Find a way of taming Kenyans' insatiable greed for land

A security team led by Njoro Sub-County DCC Mokin Ptangu was deployed to the disputed 4,296-acre Muthera Farm in Mau Narok, Njoro, on March 25, 2025, following violent clashes between rival groups claiming ownership of the land. [Kipsang Joseph, Standard]

Greed, if you ask me, is not knowing when to stop wanting more because you already have enough. Greed can also be defined as an extreme desire to acquire and possess more than one needs, especially with respect to material wealth. This incessant desire advances into an overwhelming urge of wanting to have something so badly that it quickly ceases to be a desire anymore and becomes a destructive ingredient that will have one do just about anything to possess whatever they want. As to whether we have good greed and bad greed, all fall within the bracket of wanting more than you need, which is already wrong to begin with. What is so complex with being content with what you have?

How would life be, especially in our country, if we all decided to be content with just what is necessary. Life to mankind outside of greed would be much better. Greed is what comes to our minds when we think about land and the mysteries surrounding it. I firmly call it a mystery as it is highly emotive and has become that one thing that will so easily break strong family ties while causing cracks between siblings, parents and the list is endless.

First things first, let us understand how land came to be. Before anything else land is an inheritance from God. Before we converted the land resource into a factor of production, property, stake and even investment, it was a hereditament handed down from heaven into the hands of men.

Land disputes are on the rise every single dawn. If it’s not grabbing a plot, its changing the demarcation because it will be more exciting to have an extra piece of earth that doesn’t rightfully belong to you. Families are okay to make merry, love and support one another, share and cultivate strong ties until the elephant in the room shows up. The land conversation is where they all draw the line.

We have on countless occasions woken up to disturbing bulletins of how family land quarrels ended in bloodshed, arson ambushes and the list goes on. What’s more distressing is that they will still go on until we put an end to our huge appetite for more than we need and we also resolve the land puzzle. Why are we giving land so much power?
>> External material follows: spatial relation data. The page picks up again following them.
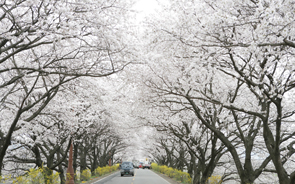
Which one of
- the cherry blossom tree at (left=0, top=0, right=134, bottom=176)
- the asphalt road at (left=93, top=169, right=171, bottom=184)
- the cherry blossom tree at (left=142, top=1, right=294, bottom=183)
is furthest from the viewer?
the asphalt road at (left=93, top=169, right=171, bottom=184)

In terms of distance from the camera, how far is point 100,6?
277 inches

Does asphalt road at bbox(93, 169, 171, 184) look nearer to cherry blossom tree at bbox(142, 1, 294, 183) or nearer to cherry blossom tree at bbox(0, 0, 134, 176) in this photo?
cherry blossom tree at bbox(142, 1, 294, 183)

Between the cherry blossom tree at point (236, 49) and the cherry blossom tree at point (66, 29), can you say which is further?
the cherry blossom tree at point (66, 29)

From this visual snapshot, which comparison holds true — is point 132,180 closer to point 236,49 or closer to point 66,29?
point 236,49

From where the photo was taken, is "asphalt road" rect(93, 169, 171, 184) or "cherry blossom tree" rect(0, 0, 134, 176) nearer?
"cherry blossom tree" rect(0, 0, 134, 176)

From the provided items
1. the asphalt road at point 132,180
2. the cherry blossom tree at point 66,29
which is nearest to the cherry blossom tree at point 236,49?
the cherry blossom tree at point 66,29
Land greed did not start with our generation as we could also analyse biblical narrative of King Ahab’s greed that brings him a relentless desire for Naboth’s vineyard. A whole king who had it all (power and abundance of possessions) was all of a sudden suffering sleepless nights because of a small piece of land that did not belong to him. This greed consumed the king, provoking his wife Jezebel to orchestrate a devious plan of falsely accusing and executing Naboth. The scheme worked. However this greed led to catastrophic consequences for the king and his family later.

There needs to be a multi-sectoral approach, from all relevant bodies in our society, to try and see how we can get answers to the troubling land dilemma. How to make people understand that life is more valuable than land. How can we be content with what belongs to us rightfully, why does land seem to bring out the worst in us? What is it with land? Land is good and everybody wants a piece of it, which is okay, but can we also ensure the piece that we have belongs to us and nobody dies in the process of wanting to acquire one more piece greedily.

The question is whether we are ready to restrain our insatiable greed for land because, if we do not, we are going to have more devastating outcomes.